Packaging Drupal translations: a proposal

As it seems a brand new Drupal localization site is coming to life any of these days, we still need to work out some issues like how the translations will be packaged to support all of our existing deployment models and maybe some new ones.

We've been thinking and talking for some time about it. This is about my specific proposal for solving this packaging issue.

Well, if you want to see a specific implementation of translations downloaded on the fly by the installer check out the Open Atrium latest (dev) version. As I explain below, this is a limited use case (Drupal distribution with known set of modules), so we've gone through some shortcuts here. But anyway it is a nice proof of concept of how you can automatically download/import/update translations. Yeah, it works!

For the drupal.org translations server, our requirements may be a bit more:

The requirements

  • Downloading and importing translations on the fly from the Drupal installer.
  • Automatically updating site translations for enabled modules.
  • Being able to get translations for single modules, as we don't want to fill up the string tables with unneeded stuff.
  • Not needing additional tools or libraries on the client site. And working for small cheap web hostings (performance, memory).
  • Allowing full package downloads and repackaging them for some Drupal distributions.
  • Supporting automated deployment tools like Drush or Aegir, which basically means installs and updates can be scripted.

That looks complex enough, but if we think just of the server side, we could translate our requirements into these:

Simple specs

  • Publish plain po files, so no need for uncompressing tools, not even for downloading, as you can open the remote file and import it on the database.
  • Publish easily discoverable information about which translations are available and when they were last updated.
  • The files will be as many and as small as one file per module per language so we can just retrieve and parse the chunks we need for our site. And also we can break down the process into small steps for performance and memory saving.

We are ok with the first two with the Open Atrium deployment system but well, we don't have 3000 modules so a single package containing all translations works for us.

For the Drupal case it's just a bit more difficult, but not impossible. We just may have some thousands of sites hitting our server daily, asking for translations that may be updated weekly for 3000 packages with many versions each and almost 100 languages ... This really calls for some simpler and faster solution which won't take down our server with unneeded database queries, like this:

The solution

Just publish the static po files with some known folder structure.

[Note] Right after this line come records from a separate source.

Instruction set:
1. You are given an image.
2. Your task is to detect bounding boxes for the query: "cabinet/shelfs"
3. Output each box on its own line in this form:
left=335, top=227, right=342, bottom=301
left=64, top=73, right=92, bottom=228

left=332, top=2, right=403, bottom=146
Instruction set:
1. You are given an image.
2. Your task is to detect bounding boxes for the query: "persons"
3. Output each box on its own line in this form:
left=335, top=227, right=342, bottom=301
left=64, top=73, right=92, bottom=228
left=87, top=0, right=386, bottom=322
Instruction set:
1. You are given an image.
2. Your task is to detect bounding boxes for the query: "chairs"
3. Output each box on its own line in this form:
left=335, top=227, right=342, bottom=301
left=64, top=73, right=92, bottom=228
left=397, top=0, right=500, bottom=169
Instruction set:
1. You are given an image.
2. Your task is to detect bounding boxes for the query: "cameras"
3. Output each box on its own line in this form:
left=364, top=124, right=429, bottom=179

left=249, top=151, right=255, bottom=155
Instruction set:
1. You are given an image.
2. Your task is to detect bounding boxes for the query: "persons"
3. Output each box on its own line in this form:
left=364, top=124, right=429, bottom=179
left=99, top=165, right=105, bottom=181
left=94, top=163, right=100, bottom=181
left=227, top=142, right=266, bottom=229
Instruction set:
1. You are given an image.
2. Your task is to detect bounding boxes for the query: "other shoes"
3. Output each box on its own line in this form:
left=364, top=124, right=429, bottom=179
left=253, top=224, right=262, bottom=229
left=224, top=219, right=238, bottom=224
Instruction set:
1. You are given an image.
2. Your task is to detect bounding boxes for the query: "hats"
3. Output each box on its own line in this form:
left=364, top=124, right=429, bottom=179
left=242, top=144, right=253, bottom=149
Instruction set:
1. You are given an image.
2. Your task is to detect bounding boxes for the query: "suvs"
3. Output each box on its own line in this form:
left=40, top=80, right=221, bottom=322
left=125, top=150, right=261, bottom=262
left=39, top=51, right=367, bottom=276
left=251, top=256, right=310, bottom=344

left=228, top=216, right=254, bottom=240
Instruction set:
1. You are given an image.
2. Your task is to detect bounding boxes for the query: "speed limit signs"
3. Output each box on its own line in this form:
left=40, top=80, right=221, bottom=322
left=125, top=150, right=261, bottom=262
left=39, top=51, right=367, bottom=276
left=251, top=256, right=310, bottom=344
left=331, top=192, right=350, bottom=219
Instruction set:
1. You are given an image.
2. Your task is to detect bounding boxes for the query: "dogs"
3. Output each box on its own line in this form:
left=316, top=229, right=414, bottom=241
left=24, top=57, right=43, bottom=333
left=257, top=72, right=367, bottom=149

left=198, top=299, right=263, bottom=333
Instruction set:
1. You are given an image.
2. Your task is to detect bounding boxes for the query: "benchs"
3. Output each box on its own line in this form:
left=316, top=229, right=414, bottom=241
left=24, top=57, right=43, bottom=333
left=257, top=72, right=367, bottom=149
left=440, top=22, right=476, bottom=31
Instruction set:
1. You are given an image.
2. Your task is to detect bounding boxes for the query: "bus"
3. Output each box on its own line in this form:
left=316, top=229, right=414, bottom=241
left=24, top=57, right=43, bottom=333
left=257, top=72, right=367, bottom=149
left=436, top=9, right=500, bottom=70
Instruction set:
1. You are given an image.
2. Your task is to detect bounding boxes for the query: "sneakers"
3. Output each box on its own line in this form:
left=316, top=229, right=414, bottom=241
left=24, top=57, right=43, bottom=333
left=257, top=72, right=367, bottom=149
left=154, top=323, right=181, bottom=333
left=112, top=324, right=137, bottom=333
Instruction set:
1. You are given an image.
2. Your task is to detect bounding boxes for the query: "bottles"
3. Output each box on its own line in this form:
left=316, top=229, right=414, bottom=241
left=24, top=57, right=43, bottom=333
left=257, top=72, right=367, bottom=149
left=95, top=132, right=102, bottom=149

Then our translation files, periodically exported by the server can be arranged this way or similar:

core/package/release/language/type/name.po

For the Spanish translation of system module in Drupal core 6.11 this would look as:

6.x/drupal/6.11/es/modules/system.po

About downloading full packages/translations for off-line install or other deployment tools, we could use Apache's on-the-fly tar.gz compression: mod_gzip.

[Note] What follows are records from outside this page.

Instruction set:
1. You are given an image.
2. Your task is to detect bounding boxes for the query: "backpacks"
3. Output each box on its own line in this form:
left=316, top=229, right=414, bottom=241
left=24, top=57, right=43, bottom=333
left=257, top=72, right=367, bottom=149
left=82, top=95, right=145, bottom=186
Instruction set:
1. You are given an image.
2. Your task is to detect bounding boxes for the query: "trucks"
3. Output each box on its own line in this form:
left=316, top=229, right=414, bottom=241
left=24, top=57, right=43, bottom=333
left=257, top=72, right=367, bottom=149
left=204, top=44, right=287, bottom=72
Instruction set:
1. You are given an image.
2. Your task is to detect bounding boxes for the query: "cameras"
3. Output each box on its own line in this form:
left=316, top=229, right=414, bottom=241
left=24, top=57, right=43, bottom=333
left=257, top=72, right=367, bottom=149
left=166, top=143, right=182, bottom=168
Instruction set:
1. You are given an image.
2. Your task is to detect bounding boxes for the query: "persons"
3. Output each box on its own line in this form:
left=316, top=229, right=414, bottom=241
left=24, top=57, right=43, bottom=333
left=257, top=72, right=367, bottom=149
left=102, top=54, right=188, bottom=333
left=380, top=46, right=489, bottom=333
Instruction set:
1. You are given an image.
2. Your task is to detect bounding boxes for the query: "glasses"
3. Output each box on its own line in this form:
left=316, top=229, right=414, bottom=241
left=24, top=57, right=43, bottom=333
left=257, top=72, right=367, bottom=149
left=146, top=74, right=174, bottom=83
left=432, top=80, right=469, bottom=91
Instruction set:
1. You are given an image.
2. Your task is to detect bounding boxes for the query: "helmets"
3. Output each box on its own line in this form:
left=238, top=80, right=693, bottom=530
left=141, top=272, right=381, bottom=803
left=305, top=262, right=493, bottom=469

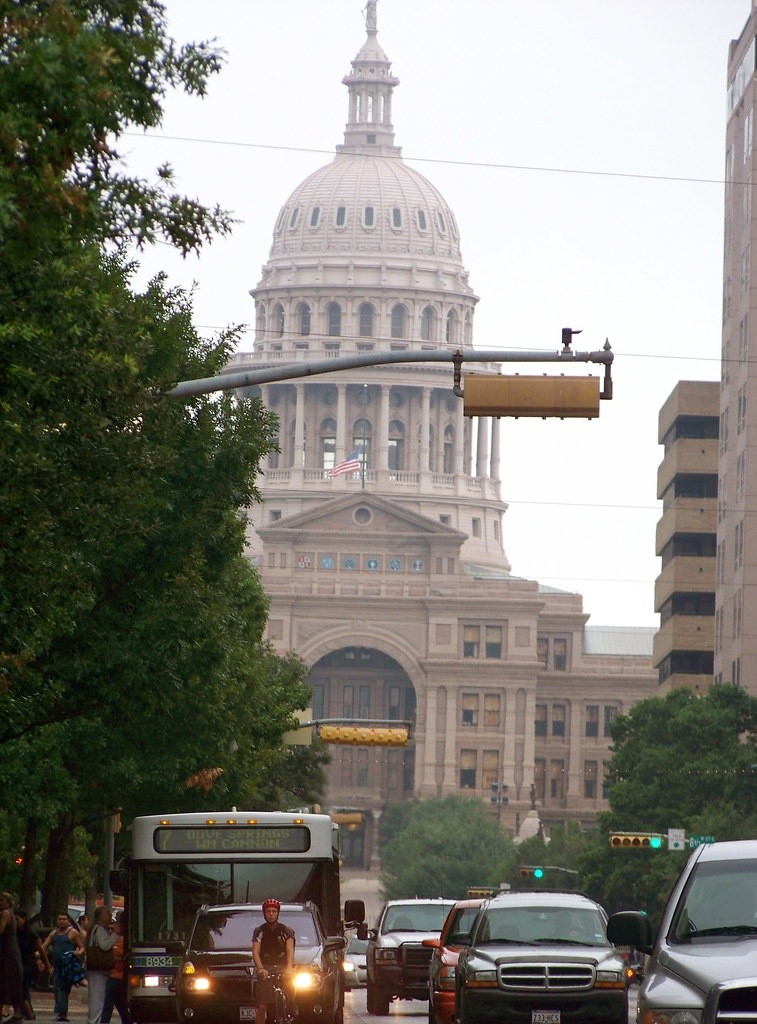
left=262, top=899, right=280, bottom=913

Then, if you want to download all 6.11 Drupal core Spanish translation the path would look as

6.x/drupal/6.11/es.tar.gz

Or, if you want all available translations for the same package, it would be:

6.x/drupal/6.11.tar.gz

The '6.x' at the beginning will allow our filesystem to evolve for future Drupal versions, so it may be different for '7.x', just thinking about the future.

Yes but.... what about discovery and update?

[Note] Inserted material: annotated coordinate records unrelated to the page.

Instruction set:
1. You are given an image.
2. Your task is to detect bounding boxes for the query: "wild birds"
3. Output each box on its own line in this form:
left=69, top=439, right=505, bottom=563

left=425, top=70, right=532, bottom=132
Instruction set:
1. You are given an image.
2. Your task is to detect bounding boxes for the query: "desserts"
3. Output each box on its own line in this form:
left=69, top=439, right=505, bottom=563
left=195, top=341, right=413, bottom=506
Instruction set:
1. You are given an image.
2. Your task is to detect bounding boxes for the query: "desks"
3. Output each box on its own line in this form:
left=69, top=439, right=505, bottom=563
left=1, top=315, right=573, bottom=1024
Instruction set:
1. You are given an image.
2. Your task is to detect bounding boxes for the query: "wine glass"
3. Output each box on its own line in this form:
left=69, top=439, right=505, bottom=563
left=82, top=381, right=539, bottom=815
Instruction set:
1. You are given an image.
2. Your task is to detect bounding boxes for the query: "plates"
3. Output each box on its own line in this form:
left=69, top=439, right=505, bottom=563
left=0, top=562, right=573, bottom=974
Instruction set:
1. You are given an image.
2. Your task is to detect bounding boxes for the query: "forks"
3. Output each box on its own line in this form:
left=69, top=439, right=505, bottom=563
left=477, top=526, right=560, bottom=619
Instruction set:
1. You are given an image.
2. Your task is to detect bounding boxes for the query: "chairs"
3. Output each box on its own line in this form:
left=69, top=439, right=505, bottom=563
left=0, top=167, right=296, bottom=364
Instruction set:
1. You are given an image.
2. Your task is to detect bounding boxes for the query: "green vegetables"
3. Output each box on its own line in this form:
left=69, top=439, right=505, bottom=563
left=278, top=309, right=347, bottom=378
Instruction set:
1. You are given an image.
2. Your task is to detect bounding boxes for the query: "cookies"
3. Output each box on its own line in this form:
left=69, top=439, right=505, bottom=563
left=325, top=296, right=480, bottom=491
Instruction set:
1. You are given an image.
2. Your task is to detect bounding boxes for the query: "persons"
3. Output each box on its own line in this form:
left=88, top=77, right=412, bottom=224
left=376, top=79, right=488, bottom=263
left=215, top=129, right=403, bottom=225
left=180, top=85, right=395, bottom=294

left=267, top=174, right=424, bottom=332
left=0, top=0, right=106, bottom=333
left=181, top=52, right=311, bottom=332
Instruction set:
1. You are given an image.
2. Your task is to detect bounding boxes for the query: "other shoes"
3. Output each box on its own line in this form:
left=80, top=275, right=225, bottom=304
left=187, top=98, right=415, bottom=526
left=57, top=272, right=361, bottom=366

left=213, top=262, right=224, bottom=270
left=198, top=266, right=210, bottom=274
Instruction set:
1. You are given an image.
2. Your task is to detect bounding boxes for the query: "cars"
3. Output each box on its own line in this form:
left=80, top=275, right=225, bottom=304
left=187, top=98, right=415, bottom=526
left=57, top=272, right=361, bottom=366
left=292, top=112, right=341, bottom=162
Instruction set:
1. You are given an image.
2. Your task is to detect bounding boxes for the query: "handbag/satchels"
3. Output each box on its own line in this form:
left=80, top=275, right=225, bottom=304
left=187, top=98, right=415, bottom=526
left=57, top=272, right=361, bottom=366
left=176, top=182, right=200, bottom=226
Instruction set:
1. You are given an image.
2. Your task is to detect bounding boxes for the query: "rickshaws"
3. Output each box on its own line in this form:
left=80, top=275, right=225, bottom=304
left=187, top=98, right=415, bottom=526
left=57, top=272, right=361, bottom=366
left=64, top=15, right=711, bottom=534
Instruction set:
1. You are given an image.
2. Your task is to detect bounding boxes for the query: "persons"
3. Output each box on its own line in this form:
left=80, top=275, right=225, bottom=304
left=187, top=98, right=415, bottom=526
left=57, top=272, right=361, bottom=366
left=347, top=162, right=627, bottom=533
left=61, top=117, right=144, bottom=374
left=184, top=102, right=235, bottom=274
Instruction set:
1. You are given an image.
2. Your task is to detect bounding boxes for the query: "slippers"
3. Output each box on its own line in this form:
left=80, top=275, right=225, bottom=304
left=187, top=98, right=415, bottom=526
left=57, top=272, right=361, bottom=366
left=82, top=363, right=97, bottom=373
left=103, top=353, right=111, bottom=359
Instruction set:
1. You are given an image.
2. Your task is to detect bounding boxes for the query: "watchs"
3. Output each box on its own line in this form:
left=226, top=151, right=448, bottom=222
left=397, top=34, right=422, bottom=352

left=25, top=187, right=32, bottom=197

That is as easy as customizing Apache's index files so we can produce easily parseable XML instead of HTML. See mod_autoindex.

Then, what about the client side?

If we think PHP can open remote files about as easily as local files, then this is really a non-issue. Our installer would work like this when a new modules is installed:

  1. Search for a local file for this module and language
  2. If not existing, search for a remote file
  3. Just import the file (either local or remote) contents into the locale tables

So this is the idea. Deadly simple, light speed server side, then we just need to build some good packaging scripts.